__WORK REQUIRED__. According to the article about the Pasteur Institute in Coonoor, in what year did it become the Pasteur Institute of India?

__PASSAGE__.
At the cutting edge of medical science for more than a century
The Hindu
Pasteur Institute, an autonomous body under the Ministry of Health and Family Welfare, was set up to produce anti-rabies vaccines at a cost of ₹1 lakh in 1907, with part of the charitable contribution made by American philanthropist Henry Phipps
For over a century, the Pasteur Institute of India in Coonoor has been at the cutting edge of vaccine development and manufacturing in India.
Located opposite the famed Sims Park in Coonoor, it forms part of the town’s iconic landscape. It is known for its gold-coloured minarets that form the corners of the main-block, where the director’s office is located, and for its British racing-green roof tiles. A statue of Louis Pasteur, the famous French scientist, is located at the entrance.
An autonomous institute under the Union Ministry of Health and Family Welfare, the Pasteur Institute was set up initially at a cost of ₹1 lakh in 1907, with a part of the charitable contribution made by American philanthropist Henry Phipps. He contributed ₹50 lakh for the establishment of medical institutions across India after a young English woman, Lily Pakenham Walsh, died of hydrophobia in 1902 as she couldn’t get the anti-rabies treatment in time, says Dr. S. Sivakumar, Director of the Pasteur Institute of India. Initially called the Pasteur Institute of Southern India, it became the Pasteur Institute of India in 1977.
Quoting from his father’s 1952 article, Venugopal Dharmalingam, honorary director of the Nilgiri Documentation Center (NDC), says, “During the Second World War, the organisation of an extensive blood bank service in the province made it necessary to have plasma processing laboratories, and the Pasteur Institute, Coonoor, opened in 1942 a section for this purpose. Besides its pioneering and leading role in research in rabies, the institute has played a noteworthy part in public health work by serving as a depot for the distribution of prophylactic vaccines for cholera, assisting in the prompt diagnosis of such contagious epidemics as cholera, plague and enteric fever, and, at times, helping directly in prophylactic mass inoculation when such epidemics were threatening to get out of control.”

__DATA RECORDS__.
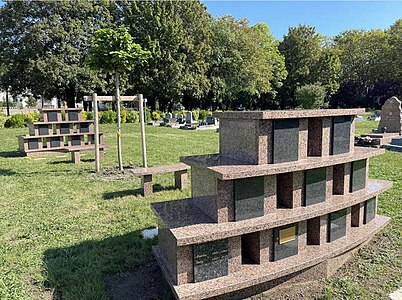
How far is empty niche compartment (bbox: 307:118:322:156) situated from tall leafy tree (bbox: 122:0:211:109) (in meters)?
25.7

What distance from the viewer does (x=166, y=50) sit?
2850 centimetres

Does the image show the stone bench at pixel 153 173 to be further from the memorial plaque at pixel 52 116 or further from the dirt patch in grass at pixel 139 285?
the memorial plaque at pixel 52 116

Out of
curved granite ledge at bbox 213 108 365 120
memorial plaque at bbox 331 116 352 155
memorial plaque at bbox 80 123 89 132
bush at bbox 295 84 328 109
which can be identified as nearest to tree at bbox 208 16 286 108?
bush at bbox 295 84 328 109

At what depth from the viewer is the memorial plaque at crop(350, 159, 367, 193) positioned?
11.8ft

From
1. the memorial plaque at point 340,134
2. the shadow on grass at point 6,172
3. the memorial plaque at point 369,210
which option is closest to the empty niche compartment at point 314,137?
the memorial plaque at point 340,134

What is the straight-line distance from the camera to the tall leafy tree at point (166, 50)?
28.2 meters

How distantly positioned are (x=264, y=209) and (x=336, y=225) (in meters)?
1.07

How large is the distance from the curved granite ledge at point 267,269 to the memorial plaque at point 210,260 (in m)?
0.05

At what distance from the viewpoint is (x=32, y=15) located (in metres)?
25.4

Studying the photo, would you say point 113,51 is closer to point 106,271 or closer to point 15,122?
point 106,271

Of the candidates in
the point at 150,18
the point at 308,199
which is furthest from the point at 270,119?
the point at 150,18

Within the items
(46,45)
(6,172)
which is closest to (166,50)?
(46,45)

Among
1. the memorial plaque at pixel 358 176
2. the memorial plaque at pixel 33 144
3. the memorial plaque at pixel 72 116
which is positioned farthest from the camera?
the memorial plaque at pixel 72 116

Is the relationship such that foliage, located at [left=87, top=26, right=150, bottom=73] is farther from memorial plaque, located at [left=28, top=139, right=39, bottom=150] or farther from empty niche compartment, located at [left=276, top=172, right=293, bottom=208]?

---

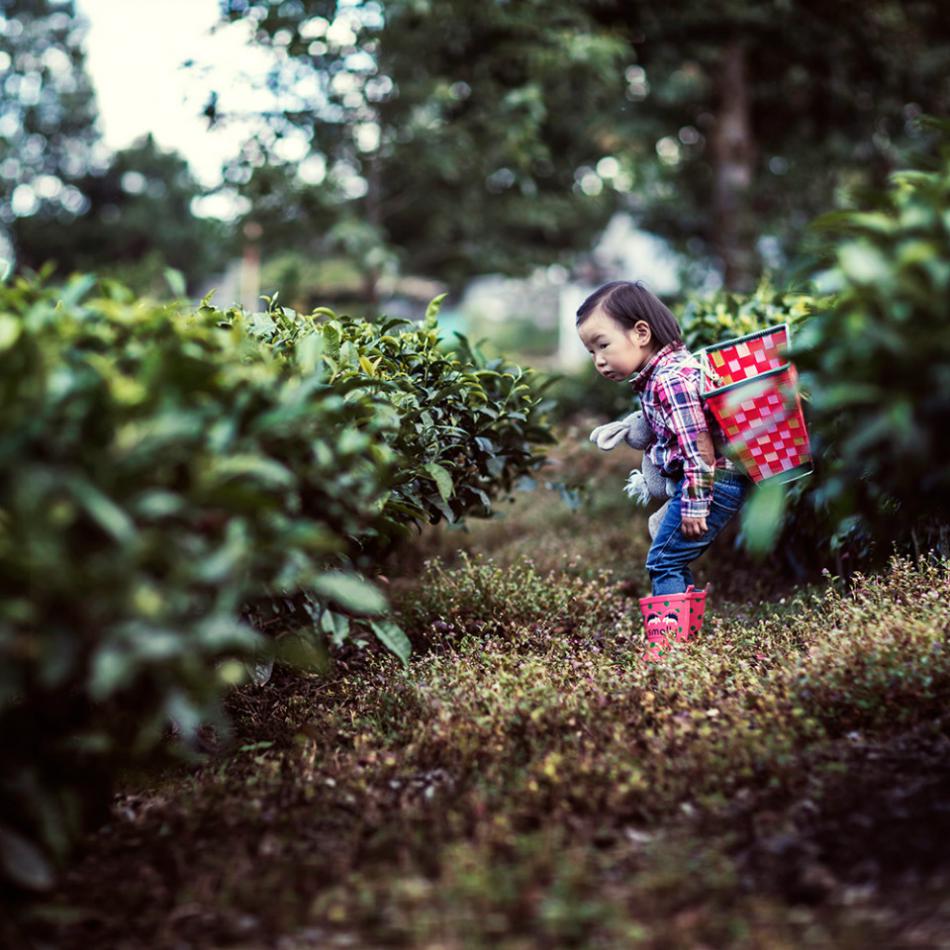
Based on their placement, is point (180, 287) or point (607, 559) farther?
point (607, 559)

__TASK ANSWER__. 1977